● Aim of the exercise
Transcribe each record below character for character.

== Entries shown

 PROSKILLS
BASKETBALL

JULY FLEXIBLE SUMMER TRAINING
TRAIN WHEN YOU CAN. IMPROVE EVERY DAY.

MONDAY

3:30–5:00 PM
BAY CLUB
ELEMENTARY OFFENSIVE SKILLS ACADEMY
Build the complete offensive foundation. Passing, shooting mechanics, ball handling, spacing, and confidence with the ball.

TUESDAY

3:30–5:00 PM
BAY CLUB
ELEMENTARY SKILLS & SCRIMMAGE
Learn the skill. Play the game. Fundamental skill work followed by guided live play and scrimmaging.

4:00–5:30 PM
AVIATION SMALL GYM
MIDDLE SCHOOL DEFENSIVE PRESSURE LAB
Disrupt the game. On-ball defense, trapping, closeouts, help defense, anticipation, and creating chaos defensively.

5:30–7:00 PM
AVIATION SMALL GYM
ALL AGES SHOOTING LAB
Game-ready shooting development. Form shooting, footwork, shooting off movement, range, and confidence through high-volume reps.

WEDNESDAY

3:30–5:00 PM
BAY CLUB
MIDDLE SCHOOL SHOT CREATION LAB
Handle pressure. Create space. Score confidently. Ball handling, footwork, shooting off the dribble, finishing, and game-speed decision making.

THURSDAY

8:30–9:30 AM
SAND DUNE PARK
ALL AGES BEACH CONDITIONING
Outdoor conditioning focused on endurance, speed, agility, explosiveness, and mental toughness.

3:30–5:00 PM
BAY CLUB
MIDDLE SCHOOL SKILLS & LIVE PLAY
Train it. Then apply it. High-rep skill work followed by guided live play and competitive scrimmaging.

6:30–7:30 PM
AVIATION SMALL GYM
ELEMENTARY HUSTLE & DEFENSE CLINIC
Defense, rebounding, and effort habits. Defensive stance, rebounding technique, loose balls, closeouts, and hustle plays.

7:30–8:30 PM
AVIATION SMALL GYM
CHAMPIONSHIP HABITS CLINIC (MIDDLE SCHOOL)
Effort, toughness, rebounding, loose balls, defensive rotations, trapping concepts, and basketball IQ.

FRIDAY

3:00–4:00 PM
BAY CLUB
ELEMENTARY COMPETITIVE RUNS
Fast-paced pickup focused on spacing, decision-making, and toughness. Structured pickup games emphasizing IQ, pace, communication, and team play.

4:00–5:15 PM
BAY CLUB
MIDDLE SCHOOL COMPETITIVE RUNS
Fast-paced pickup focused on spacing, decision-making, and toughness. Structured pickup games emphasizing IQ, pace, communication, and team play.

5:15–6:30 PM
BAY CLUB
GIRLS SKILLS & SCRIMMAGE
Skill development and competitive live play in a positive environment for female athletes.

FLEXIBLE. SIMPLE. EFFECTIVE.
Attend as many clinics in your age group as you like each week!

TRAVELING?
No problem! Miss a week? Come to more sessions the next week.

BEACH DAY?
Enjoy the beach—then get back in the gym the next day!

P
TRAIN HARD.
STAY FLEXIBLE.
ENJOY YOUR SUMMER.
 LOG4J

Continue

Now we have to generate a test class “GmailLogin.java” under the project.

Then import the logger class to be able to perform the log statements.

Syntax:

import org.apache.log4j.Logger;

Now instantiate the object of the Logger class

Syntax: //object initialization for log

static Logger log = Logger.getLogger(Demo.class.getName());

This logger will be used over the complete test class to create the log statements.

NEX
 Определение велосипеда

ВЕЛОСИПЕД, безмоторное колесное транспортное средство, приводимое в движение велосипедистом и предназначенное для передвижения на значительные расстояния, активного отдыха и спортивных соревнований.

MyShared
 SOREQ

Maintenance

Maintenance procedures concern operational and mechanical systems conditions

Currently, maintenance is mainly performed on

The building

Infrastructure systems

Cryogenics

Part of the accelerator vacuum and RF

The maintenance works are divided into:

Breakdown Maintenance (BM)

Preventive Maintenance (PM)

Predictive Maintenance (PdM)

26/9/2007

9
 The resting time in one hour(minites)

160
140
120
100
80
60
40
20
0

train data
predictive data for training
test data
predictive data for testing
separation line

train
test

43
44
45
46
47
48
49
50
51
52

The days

====

● Exercise result
 PROSKILLS
BASKETBALL

JULY FLEXIBLE SUMMER TRAINING
TRAIN WHEN YOU CAN. IMPROVE EVERY DAY.

MONDAY

3:30–5:00 PM
BAY CLUB
ELEMENTARY OFFENSIVE SKILLS ACADEMY
Build the complete offensive foundation. Passing, shooting mechanics, ball handling, spacing, and confidence with the ball.

TUESDAY

3:30–5:00 PM
BAY CLUB
ELEMENTARY SKILLS & SCRIMMAGE
Learn the skill. Play the game. Fundamental skill work followed by guided live play and scrimmaging.

4:00–5:30 PM
AVIATION SMALL GYM
MIDDLE SCHOOL DEFENSIVE PRESSURE LAB
Disrupt the game. On-ball defense, trapping, closeouts, help defense, anticipation, and creating chaos defensively.

5:30–7:00 PM
AVIATION SMALL GYM
ALL AGES SHOOTING LAB
Game-ready shooting development. Form shooting, footwork, shooting off movement, range, and confidence through high-volume reps.

WEDNESDAY

3:30–5:00 PM
BAY CLUB
MIDDLE SCHOOL SHOT CREATION LAB
Handle pressure. Create space. Score confidently. Ball handling, footwork, shooting off the dribble, finishing, and game-speed decision making.

THURSDAY

8:30–9:30 AM
SAND DUNE PARK
ALL AGES BEACH CONDITIONING
Outdoor conditioning focused on endurance, speed, agility, explosiveness, and mental toughness.

3:30–5:00 PM
BAY CLUB
MIDDLE SCHOOL SKILLS & LIVE PLAY
Train it. Then apply it. High-rep skill work followed by guided live play and competitive scrimmaging.

6:30–7:30 PM
AVIATION SMALL GYM
ELEMENTARY HUSTLE & DEFENSE CLINIC
Defense, rebounding, and effort habits. Defensive stance, rebounding technique, loose balls, closeouts, and hustle plays.

7:30–8:30 PM
AVIATION SMALL GYM
CHAMPIONSHIP HABITS CLINIC (MIDDLE SCHOOL)
Effort, toughness, rebounding, loose balls, defensive rotations, trapping concepts, and basketball IQ.

FRIDAY

3:00–4:00 PM
BAY CLUB
ELEMENTARY COMPETITIVE RUNS
Fast-paced pickup focused on spacing, decision-making, and toughness. Structured pickup games emphasizing IQ, pace, communication, and team play.

4:00–5:15 PM
BAY CLUB
MIDDLE SCHOOL COMPETITIVE RUNS
Fast-paced pickup focused on spacing, decision-making, and toughness. Structured pickup games emphasizing IQ, pace, communication, and team play.

5:15–6:30 PM
BAY CLUB
GIRLS SKILLS & SCRIMMAGE
Skill development and competitive live play in a positive environment for female athletes.

FLEXIBLE. SIMPLE. EFFECTIVE.
Attend as many clinics in your age group as you like each week!

TRAVELING?
No problem! Miss a week? Come to more sessions the next week.

BEACH DAY?
Enjoy the beach—then get back in the gym the next day!

P
TRAIN HARD.
STAY FLEXIBLE.
ENJOY YOUR SUMMER.
 LOG4J

Continue

Now we have to generate a test class “GmailLogin.java” under the project.

Then import the logger class to be able to perform the log statements.

Syntax:

import org.apache.log4j.Logger;

Now instantiate the object of the Logger class

Syntax: //object initialization for log

static Logger log = Logger.getLogger(Demo.class.getName());

This logger will be used over the complete test class to create the log statements.

NEX
 Определение велосипеда

ВЕЛОСИПЕД, безмоторное колесное транспортное средство, приводимое в движение велосипедистом и предназначенное для передвижения на значительные расстояния, активного отдыха и спортивных соревнований.

MyShared
 SOREQ

Maintenance

Maintenance procedures concern operational and mechanical systems conditions

Currently, maintenance is mainly performed on

The building

Infrastructure systems

Cryogenics

Part of the accelerator vacuum and RF

The maintenance works are divided into:

Breakdown Maintenance (BM)

Preventive Maintenance (PM)

Predictive Maintenance (PdM)

26/9/2007

9
 The resting time in one hour(minites)

160
140
120
100
80
60
40
20
0

train data
predictive data for training
test data
predictive data for testing
separation line

train
test

43
44
45
46
47
48
49
50
51
52

The days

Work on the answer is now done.